20 is the third magic number in physics.

Biology

In some countries, the number 20 is used as an index in measuring visual acuity. 20/20 indicates normal vision at 20 feet, although it is commonly used to mean "perfect vision" in countries using the Imperial system. (The metric equivalent is 6/6.) When someone is able to see only after an event how things turned out, that person is often said to have had "20/20 hindsight".[7]

Psychology

In many disciplines of developmental psychology, adulthood starts at age 20.[8]

Culture

Age 20

The traditional age of majority in Japan, although the voting age has been reduced to 18.[9] Japanese people commemorate the twentieth birthday with personal ceremonies, and it comes with a number of legal rights like the right to marry. To represent this, the Japanese language has a special word for "20-years-old" that does not follow the rest of their numbering system.

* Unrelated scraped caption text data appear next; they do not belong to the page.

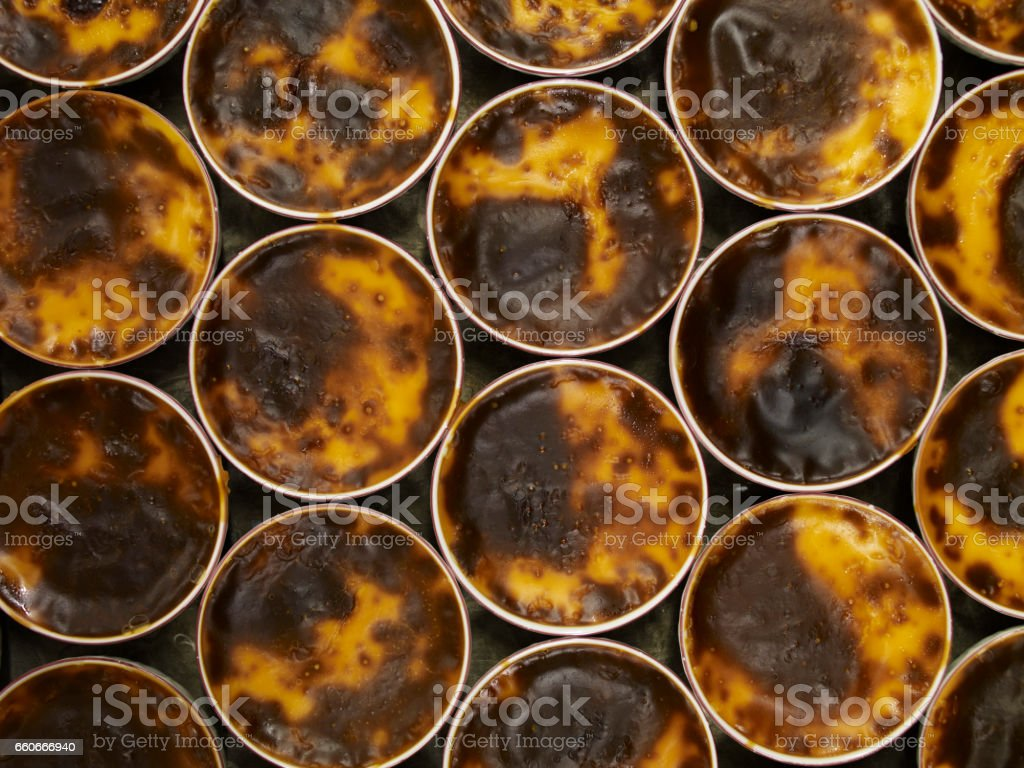 rice puddings in an oven stock photo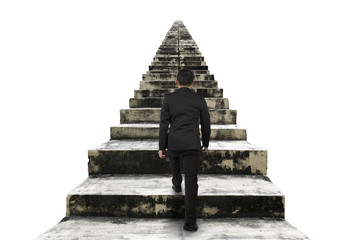 Businessman climbing the old concrete stairs isolated on white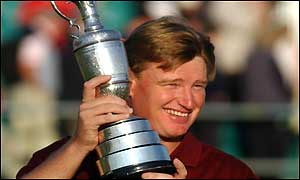 Ernie Els with the Championship Trophy on the 18th green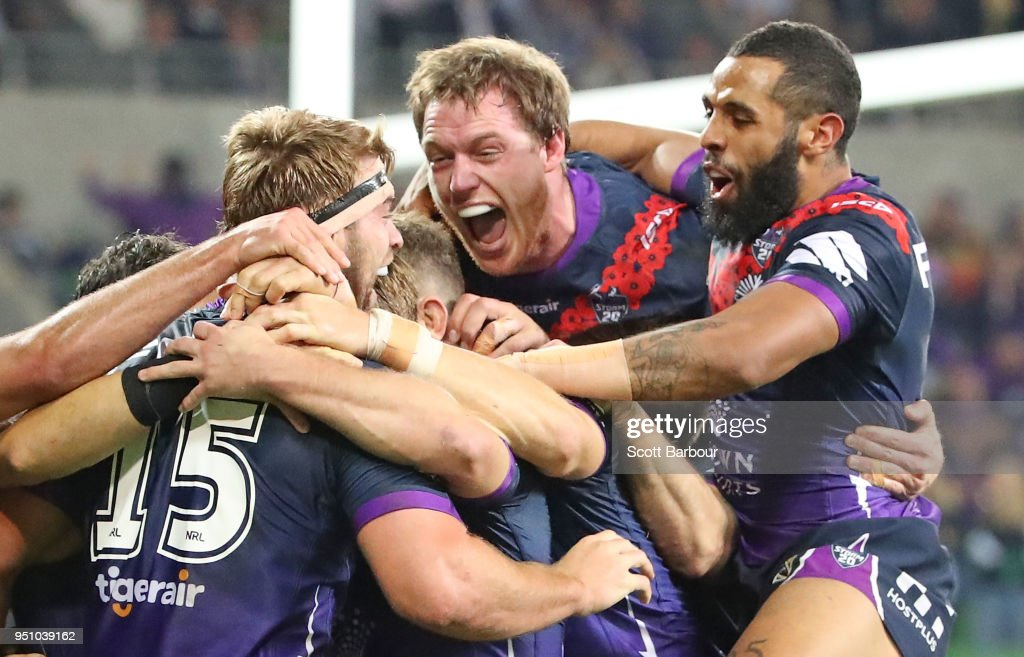 Christian Welch of the Melbourne Storm is congratulated by Josh Addo-Carr, Tim Glasby and his teammates after scoring a try during the round eight NRL match between the Melbourne Storm and New Zealand Warriors at AAMI Park on April 25, 2018 in Melbourne, Australia.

Accordingly, the word 二十歳 is read all at once as "はたち" (hatachi) rather than the expected pronunciation of the three characters as "にじゅうさい" (nijyuusai, which is literally "two," "ten," and the counter for "years old").

Number systems

20 is the basis for vigesimal number systems, used by several different civilizations in the past (and to this day), including the Maya.[10]

Indefinite number

A 'score' is a group of twenty (often used in combination with a cardinal number, e.g. fourscore to mean 80),[11] but also often used as an indefinite number[12] (e.g. the newspaper headline "Scores of Typhoon Survivors Flown to Manila").[13]